Comédie dramatique et mise en scène par Emmanuel Meirieu, avec Stéphane Balmino, François Cottrelle, Jean-Erns Marie-Louise, Nicolas Moumbounou et Patricia Pekmezian.
Tout commence par une assez longue vidéo projetée sur le rideau colorée de la scène du théâtre. Une vidéo avec des rayures, comme les aimait le père de François, la voix off qui explique pourquoi on verra des images du célèbre jeu vidéo "Pac-Man" suivies de celles de Marie Myriam chantant "L'Oiseau et l'enfant".
Ce "Je me souviens" en appelle un autre, datant de la même année que cette dernière victoire française à l'Eurovision : 1977, c'est aussi, et peut-être d'abord, le décollage de "Voyager", la première sonde de la Nasa emportant au hasard de l'infini des enregistrements de musiques terriennes.
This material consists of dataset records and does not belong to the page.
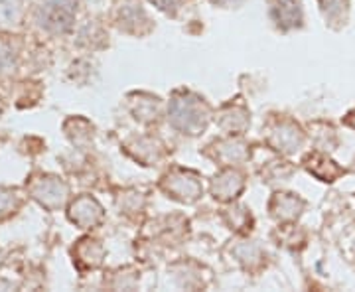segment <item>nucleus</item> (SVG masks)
I'll return each mask as SVG.
<instances>
[{
	"instance_id": "nucleus-1",
	"label": "nucleus",
	"mask_w": 355,
	"mask_h": 292,
	"mask_svg": "<svg viewBox=\"0 0 355 292\" xmlns=\"http://www.w3.org/2000/svg\"><path fill=\"white\" fill-rule=\"evenodd\" d=\"M75 6L72 0H45L38 10L40 26L52 32H65L72 28Z\"/></svg>"
},
{
	"instance_id": "nucleus-3",
	"label": "nucleus",
	"mask_w": 355,
	"mask_h": 292,
	"mask_svg": "<svg viewBox=\"0 0 355 292\" xmlns=\"http://www.w3.org/2000/svg\"><path fill=\"white\" fill-rule=\"evenodd\" d=\"M275 20L282 28H292L300 24V6L298 0H277L275 4Z\"/></svg>"
},
{
	"instance_id": "nucleus-2",
	"label": "nucleus",
	"mask_w": 355,
	"mask_h": 292,
	"mask_svg": "<svg viewBox=\"0 0 355 292\" xmlns=\"http://www.w3.org/2000/svg\"><path fill=\"white\" fill-rule=\"evenodd\" d=\"M172 123L184 131H195L197 127H202L200 107L188 99H176L172 103Z\"/></svg>"
},
{
	"instance_id": "nucleus-4",
	"label": "nucleus",
	"mask_w": 355,
	"mask_h": 292,
	"mask_svg": "<svg viewBox=\"0 0 355 292\" xmlns=\"http://www.w3.org/2000/svg\"><path fill=\"white\" fill-rule=\"evenodd\" d=\"M150 2H154L160 10H170V8H176L182 0H150Z\"/></svg>"
}]
</instances>
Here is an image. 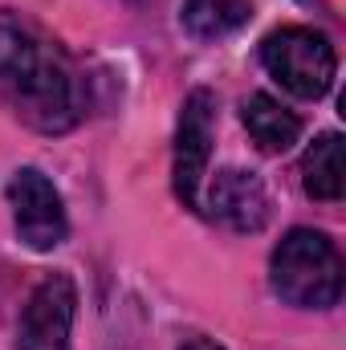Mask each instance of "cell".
<instances>
[{
	"mask_svg": "<svg viewBox=\"0 0 346 350\" xmlns=\"http://www.w3.org/2000/svg\"><path fill=\"white\" fill-rule=\"evenodd\" d=\"M253 16V0H183L179 25L196 41H220Z\"/></svg>",
	"mask_w": 346,
	"mask_h": 350,
	"instance_id": "30bf717a",
	"label": "cell"
},
{
	"mask_svg": "<svg viewBox=\"0 0 346 350\" xmlns=\"http://www.w3.org/2000/svg\"><path fill=\"white\" fill-rule=\"evenodd\" d=\"M179 350H224V347H220V342H212V338H187Z\"/></svg>",
	"mask_w": 346,
	"mask_h": 350,
	"instance_id": "8fae6325",
	"label": "cell"
},
{
	"mask_svg": "<svg viewBox=\"0 0 346 350\" xmlns=\"http://www.w3.org/2000/svg\"><path fill=\"white\" fill-rule=\"evenodd\" d=\"M212 135H216V94L200 86L183 98L172 163L175 196L183 200V208H196V212H200V183H204L208 159H212Z\"/></svg>",
	"mask_w": 346,
	"mask_h": 350,
	"instance_id": "5b68a950",
	"label": "cell"
},
{
	"mask_svg": "<svg viewBox=\"0 0 346 350\" xmlns=\"http://www.w3.org/2000/svg\"><path fill=\"white\" fill-rule=\"evenodd\" d=\"M302 187L314 200H343L346 167H343V135L326 131L318 135L302 155Z\"/></svg>",
	"mask_w": 346,
	"mask_h": 350,
	"instance_id": "9c48e42d",
	"label": "cell"
},
{
	"mask_svg": "<svg viewBox=\"0 0 346 350\" xmlns=\"http://www.w3.org/2000/svg\"><path fill=\"white\" fill-rule=\"evenodd\" d=\"M261 62L273 82H281L293 98H306V102H318L334 86V70H338V53L330 37L310 25L273 29L261 41Z\"/></svg>",
	"mask_w": 346,
	"mask_h": 350,
	"instance_id": "3957f363",
	"label": "cell"
},
{
	"mask_svg": "<svg viewBox=\"0 0 346 350\" xmlns=\"http://www.w3.org/2000/svg\"><path fill=\"white\" fill-rule=\"evenodd\" d=\"M241 122H245V131L253 135V143H257L261 151H269V155L289 151V147L297 143V135H302V118H297L289 106H281L277 98H269V94L245 98Z\"/></svg>",
	"mask_w": 346,
	"mask_h": 350,
	"instance_id": "ba28073f",
	"label": "cell"
},
{
	"mask_svg": "<svg viewBox=\"0 0 346 350\" xmlns=\"http://www.w3.org/2000/svg\"><path fill=\"white\" fill-rule=\"evenodd\" d=\"M4 196H8V208H12L16 237L33 253H49V249H57L70 237V220H66L62 191L53 187V179L45 172H37V167L12 172Z\"/></svg>",
	"mask_w": 346,
	"mask_h": 350,
	"instance_id": "277c9868",
	"label": "cell"
},
{
	"mask_svg": "<svg viewBox=\"0 0 346 350\" xmlns=\"http://www.w3.org/2000/svg\"><path fill=\"white\" fill-rule=\"evenodd\" d=\"M208 212L232 232H261L273 216V200L265 179L241 167H224L208 183Z\"/></svg>",
	"mask_w": 346,
	"mask_h": 350,
	"instance_id": "52a82bcc",
	"label": "cell"
},
{
	"mask_svg": "<svg viewBox=\"0 0 346 350\" xmlns=\"http://www.w3.org/2000/svg\"><path fill=\"white\" fill-rule=\"evenodd\" d=\"M0 98L41 135H66L82 118L74 62L41 25L12 8H0Z\"/></svg>",
	"mask_w": 346,
	"mask_h": 350,
	"instance_id": "6da1fadb",
	"label": "cell"
},
{
	"mask_svg": "<svg viewBox=\"0 0 346 350\" xmlns=\"http://www.w3.org/2000/svg\"><path fill=\"white\" fill-rule=\"evenodd\" d=\"M269 285L285 306L330 310L343 297V253L318 228H289L269 257Z\"/></svg>",
	"mask_w": 346,
	"mask_h": 350,
	"instance_id": "7a4b0ae2",
	"label": "cell"
},
{
	"mask_svg": "<svg viewBox=\"0 0 346 350\" xmlns=\"http://www.w3.org/2000/svg\"><path fill=\"white\" fill-rule=\"evenodd\" d=\"M78 314V285L70 273H49L29 293L21 322H16V350H70Z\"/></svg>",
	"mask_w": 346,
	"mask_h": 350,
	"instance_id": "8992f818",
	"label": "cell"
}]
</instances>
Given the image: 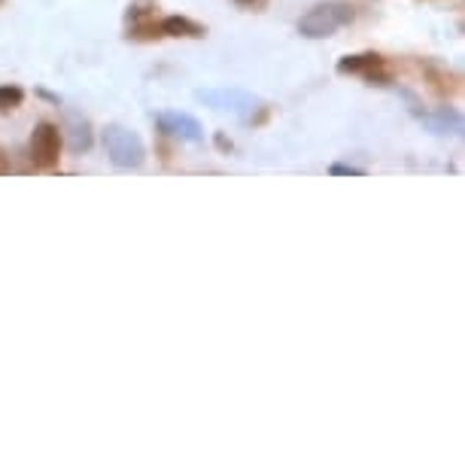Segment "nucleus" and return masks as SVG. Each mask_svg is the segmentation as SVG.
<instances>
[{"label": "nucleus", "mask_w": 465, "mask_h": 465, "mask_svg": "<svg viewBox=\"0 0 465 465\" xmlns=\"http://www.w3.org/2000/svg\"><path fill=\"white\" fill-rule=\"evenodd\" d=\"M356 19V10L347 0H326V4L310 6L305 16L298 19V34L310 37V40H322V37H331L338 28L350 25Z\"/></svg>", "instance_id": "obj_1"}, {"label": "nucleus", "mask_w": 465, "mask_h": 465, "mask_svg": "<svg viewBox=\"0 0 465 465\" xmlns=\"http://www.w3.org/2000/svg\"><path fill=\"white\" fill-rule=\"evenodd\" d=\"M73 152H86L92 146V135H88V125L83 122V128H73Z\"/></svg>", "instance_id": "obj_9"}, {"label": "nucleus", "mask_w": 465, "mask_h": 465, "mask_svg": "<svg viewBox=\"0 0 465 465\" xmlns=\"http://www.w3.org/2000/svg\"><path fill=\"white\" fill-rule=\"evenodd\" d=\"M329 174L331 176H365V171H362V167H353V165H331Z\"/></svg>", "instance_id": "obj_10"}, {"label": "nucleus", "mask_w": 465, "mask_h": 465, "mask_svg": "<svg viewBox=\"0 0 465 465\" xmlns=\"http://www.w3.org/2000/svg\"><path fill=\"white\" fill-rule=\"evenodd\" d=\"M234 4L243 6V10H262V6L268 4V0H234Z\"/></svg>", "instance_id": "obj_11"}, {"label": "nucleus", "mask_w": 465, "mask_h": 465, "mask_svg": "<svg viewBox=\"0 0 465 465\" xmlns=\"http://www.w3.org/2000/svg\"><path fill=\"white\" fill-rule=\"evenodd\" d=\"M0 174H6V155H4V150H0Z\"/></svg>", "instance_id": "obj_12"}, {"label": "nucleus", "mask_w": 465, "mask_h": 465, "mask_svg": "<svg viewBox=\"0 0 465 465\" xmlns=\"http://www.w3.org/2000/svg\"><path fill=\"white\" fill-rule=\"evenodd\" d=\"M423 122L429 125L435 135H462V116L453 107H441L438 113L423 116Z\"/></svg>", "instance_id": "obj_7"}, {"label": "nucleus", "mask_w": 465, "mask_h": 465, "mask_svg": "<svg viewBox=\"0 0 465 465\" xmlns=\"http://www.w3.org/2000/svg\"><path fill=\"white\" fill-rule=\"evenodd\" d=\"M28 155H31V165L40 167V171H49V167L58 165L61 159V131L52 122H40L31 135V143H28Z\"/></svg>", "instance_id": "obj_3"}, {"label": "nucleus", "mask_w": 465, "mask_h": 465, "mask_svg": "<svg viewBox=\"0 0 465 465\" xmlns=\"http://www.w3.org/2000/svg\"><path fill=\"white\" fill-rule=\"evenodd\" d=\"M159 28L165 37H186V40H201L207 34L204 25H198V21H192L186 16H167L159 21Z\"/></svg>", "instance_id": "obj_6"}, {"label": "nucleus", "mask_w": 465, "mask_h": 465, "mask_svg": "<svg viewBox=\"0 0 465 465\" xmlns=\"http://www.w3.org/2000/svg\"><path fill=\"white\" fill-rule=\"evenodd\" d=\"M338 73H362L371 86H387L389 83V70L387 61L378 55V52H362V55H347L338 61Z\"/></svg>", "instance_id": "obj_4"}, {"label": "nucleus", "mask_w": 465, "mask_h": 465, "mask_svg": "<svg viewBox=\"0 0 465 465\" xmlns=\"http://www.w3.org/2000/svg\"><path fill=\"white\" fill-rule=\"evenodd\" d=\"M103 146L116 167H140L146 161V146L135 131L122 128V125H110L103 131Z\"/></svg>", "instance_id": "obj_2"}, {"label": "nucleus", "mask_w": 465, "mask_h": 465, "mask_svg": "<svg viewBox=\"0 0 465 465\" xmlns=\"http://www.w3.org/2000/svg\"><path fill=\"white\" fill-rule=\"evenodd\" d=\"M159 128L165 135H171L176 140H186V143H201L204 140V128L198 119H192L186 113H159Z\"/></svg>", "instance_id": "obj_5"}, {"label": "nucleus", "mask_w": 465, "mask_h": 465, "mask_svg": "<svg viewBox=\"0 0 465 465\" xmlns=\"http://www.w3.org/2000/svg\"><path fill=\"white\" fill-rule=\"evenodd\" d=\"M21 101H25V92L19 86H0V113L21 107Z\"/></svg>", "instance_id": "obj_8"}]
</instances>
Le fameux père de François était parmi ceux qui ont fabriqué le disque envoyé dans lequel la musique étasunienne était représentée par le bluesman Blind Willie Johnson, auteur de "Dark was the night, Cold was the ground".
Devenu apiculteur, François, au seuil de la mort, a transmis à son fils sa passion du bluesman et ils sont là, tous les deux, parmi d'autres, à rechercher les restes du musicien enterré à Beaumont (Texas) sur une colline devenue un terrain vague, surmonté d'un vieux panneau publicitaire tagué.
C'est là où, campés par Stéphane Balmino, François Cottrelle, Jean-Erns Marie-Louise, Nicolas Moumbounou et Patricia Pekmezian les cinq personnages impliqués dans le spectacle vont, conformément aux autres textes écrits par Emmanuel Meirieu, se succéder pour raconter leurs vies, leurs rapports avec le sujet traité cinquante ans après l'envoie de la fusée porteuse de nouvelles hors du système solaire...
N'y a-t-il pas, rien qu'en voyant le décor monumental matérialisé ici par Emmanuel Meirieu et Seymour Laval, un hiatus entre la manière positive dont se présente les Terriens aux autres membres potentiels de l'univers et ce que les personnages cherchant là les restes d'esclaves ou de pauvres comme Blind Willie savent de la réalité inhumaine des humains ?
Bercés par la musique de Raphaël Chambouvet, qui a cherché à synthétiser tout ce que le disque devenu interstellaire contenait, conscients de leurs vies misérables sur une planète en danger, chacun raconte un morceau du puzzle dont le tout aboutit à quelque chose de très peu encourageant sur la condition humaine. Pourtant, cet échantillon d'humanité est porteur d'une petite flamme qui ne s'éteindra pas comme ça...
Pas follement gai, "Dark was the night" d'Emmanuel Meirieu envoûtera cependant son spectateur. Ressusciter la mémoire de Blind Willie Johnson, approuver la quête de ceux qui s'en réclament coûte que coûte, ne pas être dupe d'une science à la fois ouvrant les portes des mystères de l'univers et refermant celles de l'humanité, voilà un beau sujet de réflexion sous une forme didactique jamais ennuyeuse, où l'originalité du décor et la conviction des comédiens auront aussi leur part dans l'entière réussite du projet.
Du théâtre à la fois ambitieux et populaire comme on aimerait en voir davantage.